Suppose that $(E,H)$ is a rigged (infinite dimensional, separable) Hilbert space, i.e. $H$ is a Hilbert space, and $E$ is a Fréchet space, equipped with a continuous linear injection $E \rightarrow H$ with dense image.

Define now the group $U(E,H)$ to consist of those invertible, continuous, linear transformations on $E$, which extend to unitary transformations of $H$.

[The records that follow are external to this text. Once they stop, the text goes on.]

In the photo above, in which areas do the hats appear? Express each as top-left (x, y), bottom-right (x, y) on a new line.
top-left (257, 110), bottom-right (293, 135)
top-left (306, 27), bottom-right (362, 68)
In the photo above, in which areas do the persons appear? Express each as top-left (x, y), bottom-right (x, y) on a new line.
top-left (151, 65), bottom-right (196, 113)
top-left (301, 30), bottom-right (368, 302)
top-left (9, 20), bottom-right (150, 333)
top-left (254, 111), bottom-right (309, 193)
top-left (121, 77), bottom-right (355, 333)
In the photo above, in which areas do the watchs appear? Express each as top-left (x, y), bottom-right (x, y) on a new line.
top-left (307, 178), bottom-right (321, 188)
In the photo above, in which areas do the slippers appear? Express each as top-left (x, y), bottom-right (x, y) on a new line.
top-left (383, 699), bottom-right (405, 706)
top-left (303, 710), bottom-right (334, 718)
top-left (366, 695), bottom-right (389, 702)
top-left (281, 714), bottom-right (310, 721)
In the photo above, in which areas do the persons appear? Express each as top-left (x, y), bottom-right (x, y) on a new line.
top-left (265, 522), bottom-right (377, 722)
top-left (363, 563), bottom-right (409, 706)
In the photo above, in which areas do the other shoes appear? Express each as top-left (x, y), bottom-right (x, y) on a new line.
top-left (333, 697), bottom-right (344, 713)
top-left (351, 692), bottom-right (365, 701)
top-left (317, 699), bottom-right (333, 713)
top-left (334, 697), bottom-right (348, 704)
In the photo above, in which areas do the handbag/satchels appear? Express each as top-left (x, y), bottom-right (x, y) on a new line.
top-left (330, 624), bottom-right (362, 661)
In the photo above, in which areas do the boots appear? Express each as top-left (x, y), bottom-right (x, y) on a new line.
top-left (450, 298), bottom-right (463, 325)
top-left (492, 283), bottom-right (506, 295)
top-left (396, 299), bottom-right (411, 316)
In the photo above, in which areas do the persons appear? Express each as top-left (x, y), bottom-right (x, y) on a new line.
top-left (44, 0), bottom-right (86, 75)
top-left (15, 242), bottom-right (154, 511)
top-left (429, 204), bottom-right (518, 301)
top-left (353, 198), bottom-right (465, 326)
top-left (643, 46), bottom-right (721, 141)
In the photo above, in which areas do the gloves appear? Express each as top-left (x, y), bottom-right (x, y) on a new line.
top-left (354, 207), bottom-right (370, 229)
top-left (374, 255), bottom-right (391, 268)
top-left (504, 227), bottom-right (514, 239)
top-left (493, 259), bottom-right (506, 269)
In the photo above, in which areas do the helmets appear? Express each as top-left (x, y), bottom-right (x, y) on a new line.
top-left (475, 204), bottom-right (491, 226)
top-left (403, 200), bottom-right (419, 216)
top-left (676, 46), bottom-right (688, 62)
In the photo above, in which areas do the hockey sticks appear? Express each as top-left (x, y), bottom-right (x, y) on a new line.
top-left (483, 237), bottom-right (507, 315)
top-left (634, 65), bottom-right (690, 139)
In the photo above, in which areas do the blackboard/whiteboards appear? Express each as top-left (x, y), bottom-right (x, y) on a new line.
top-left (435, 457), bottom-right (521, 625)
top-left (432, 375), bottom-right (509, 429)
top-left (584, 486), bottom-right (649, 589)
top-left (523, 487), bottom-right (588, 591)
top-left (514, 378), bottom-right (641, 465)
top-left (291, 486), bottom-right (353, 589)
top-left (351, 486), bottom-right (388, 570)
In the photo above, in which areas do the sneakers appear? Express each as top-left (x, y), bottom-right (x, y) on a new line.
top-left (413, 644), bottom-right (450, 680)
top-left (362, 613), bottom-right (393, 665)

What is known about the group $U(E,H)$?

For example:

- Does the map $U(E,H) \rightarrow U(H)$ have dense image?
- Is it a Fréchet Lie group? If so:
- What is its Lie algebra? Is it just the continuous linear skew-adjoint operators on $E$?
- Is the map $U(E,H) \times E \rightarrow E$ smooth?
- Do the smooth vectors of the representation $U(E,H) \times H \rightarrow H$ consist exactly of $E$?

- Is $U(E,H)$ contractible?

I am most interested in the case that $E$ is a nuclear Fréchet space.

Perhaps a good first step towards a Fréchet Lie group structure on $U(E,H)$ would be to equip the space of skew operators on $E$ with the structure of Fréchet (Lie) algebra. It's not so obvious to me how this should go. Is there anything known in this direction?